Helg Sgarbi se faisait passer pour une sorte de James Bond au service du gouvernement suisse. Avant de faire chanter ses victimes en filmant leurs ébats.
Le scandale avait éclaté dans les médias allemands à l’automne dernier, en même temps que la crise financière. Cela explique certainement pourquoi l’affaire de la riche héritière de BMW, manipulée par un gigolo passé maître chanteur, a autant fasciné les tabloïds et leurs lecteurs outre-Rhin. La très discrète Susanne Klatten, la femme la plus fortunée d’Allemagne, n’a succombé ni à la faillite de la banque Lehman Brothers, ni à l’effondrement des exportations automobiles germaniques. Mais son coup de cœur pour un don Juan se faisant passer pour une sorte de James Bond a failli lui coûter très cher.
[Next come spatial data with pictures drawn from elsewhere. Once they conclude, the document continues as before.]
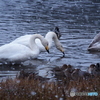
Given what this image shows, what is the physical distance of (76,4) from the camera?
2808 centimetres

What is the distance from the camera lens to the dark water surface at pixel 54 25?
13.0 m

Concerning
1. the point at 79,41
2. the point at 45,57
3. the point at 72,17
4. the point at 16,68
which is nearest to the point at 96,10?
the point at 72,17

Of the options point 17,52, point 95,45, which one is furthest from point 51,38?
point 17,52

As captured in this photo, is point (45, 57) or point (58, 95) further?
point (45, 57)

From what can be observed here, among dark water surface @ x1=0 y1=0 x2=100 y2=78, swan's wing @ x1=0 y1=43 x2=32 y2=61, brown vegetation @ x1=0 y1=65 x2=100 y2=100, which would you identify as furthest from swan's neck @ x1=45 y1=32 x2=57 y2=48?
brown vegetation @ x1=0 y1=65 x2=100 y2=100

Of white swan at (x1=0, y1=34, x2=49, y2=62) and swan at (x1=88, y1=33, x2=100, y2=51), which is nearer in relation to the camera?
white swan at (x1=0, y1=34, x2=49, y2=62)

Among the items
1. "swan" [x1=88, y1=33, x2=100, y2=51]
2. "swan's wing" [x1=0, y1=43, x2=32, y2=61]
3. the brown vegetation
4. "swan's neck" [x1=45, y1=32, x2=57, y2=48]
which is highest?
"swan's neck" [x1=45, y1=32, x2=57, y2=48]

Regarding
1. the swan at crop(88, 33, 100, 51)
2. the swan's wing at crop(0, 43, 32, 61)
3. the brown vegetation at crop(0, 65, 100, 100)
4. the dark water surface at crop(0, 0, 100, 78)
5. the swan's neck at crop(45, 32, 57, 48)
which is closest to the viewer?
the brown vegetation at crop(0, 65, 100, 100)

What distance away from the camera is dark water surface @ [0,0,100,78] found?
1296cm

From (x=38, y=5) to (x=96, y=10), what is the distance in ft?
12.6

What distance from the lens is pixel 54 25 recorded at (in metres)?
19.8

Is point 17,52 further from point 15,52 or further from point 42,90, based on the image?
point 42,90

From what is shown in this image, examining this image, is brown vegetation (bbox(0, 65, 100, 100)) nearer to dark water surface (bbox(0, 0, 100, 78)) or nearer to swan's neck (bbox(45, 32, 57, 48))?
dark water surface (bbox(0, 0, 100, 78))

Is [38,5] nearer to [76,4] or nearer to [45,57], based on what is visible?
[76,4]
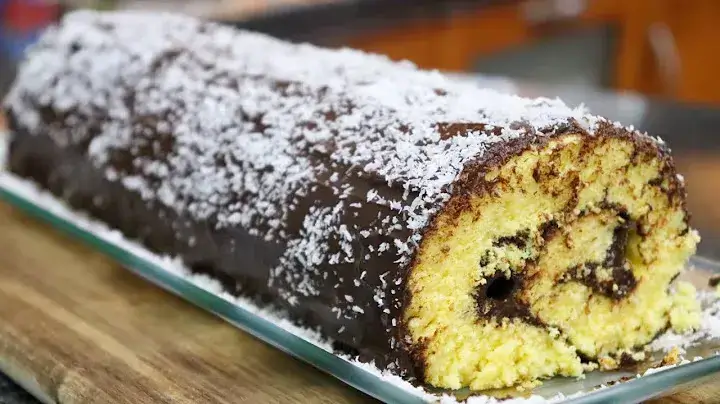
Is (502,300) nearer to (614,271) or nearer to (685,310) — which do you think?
(614,271)

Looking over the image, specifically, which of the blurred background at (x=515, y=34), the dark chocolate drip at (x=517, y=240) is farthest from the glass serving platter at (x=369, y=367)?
the blurred background at (x=515, y=34)

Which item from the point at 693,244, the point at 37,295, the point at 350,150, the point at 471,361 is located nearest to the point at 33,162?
the point at 37,295

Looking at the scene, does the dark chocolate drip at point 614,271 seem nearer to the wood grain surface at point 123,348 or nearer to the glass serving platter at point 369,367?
the glass serving platter at point 369,367

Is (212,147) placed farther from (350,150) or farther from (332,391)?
(332,391)

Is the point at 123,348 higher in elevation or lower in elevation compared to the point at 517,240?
lower

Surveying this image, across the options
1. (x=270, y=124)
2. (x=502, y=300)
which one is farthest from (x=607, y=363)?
(x=270, y=124)

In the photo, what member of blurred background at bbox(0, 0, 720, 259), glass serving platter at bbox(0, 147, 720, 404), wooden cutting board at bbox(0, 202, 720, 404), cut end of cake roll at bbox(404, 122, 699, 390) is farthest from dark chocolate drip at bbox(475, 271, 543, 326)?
blurred background at bbox(0, 0, 720, 259)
Baptisé «La riche héritière et le gigolo» par la presse allemande, le feuilleton médiatique vient de connaître son épilogue avec la condamnation, lundi à Munich, de Helg Sgarbi, «le gigolo suisse», à six ans de prison.
Sgarbi, qui a fait chanter plusieurs femmes fortunées en menaçant de dévoiler des images de leurs ébats, a été condamné pour «escroqueries, tentatives d’escroquerie et chantage». Ses aveux ont toutefois épargné à Susanne Klatten, ainsi qu’aux trois autres victimes figurant dans l’acte d’accusation, l’embarras d’un déplacement devant le tribunal pour témoigner face à leur ancien amant. «Il était assez clair avant le procès que les femmes ne voulaient en aucun cas se présenter ici», a souligné le président du tribunal, Gilbert Wolf, en rendant sa décision, face à une foule de journalistes.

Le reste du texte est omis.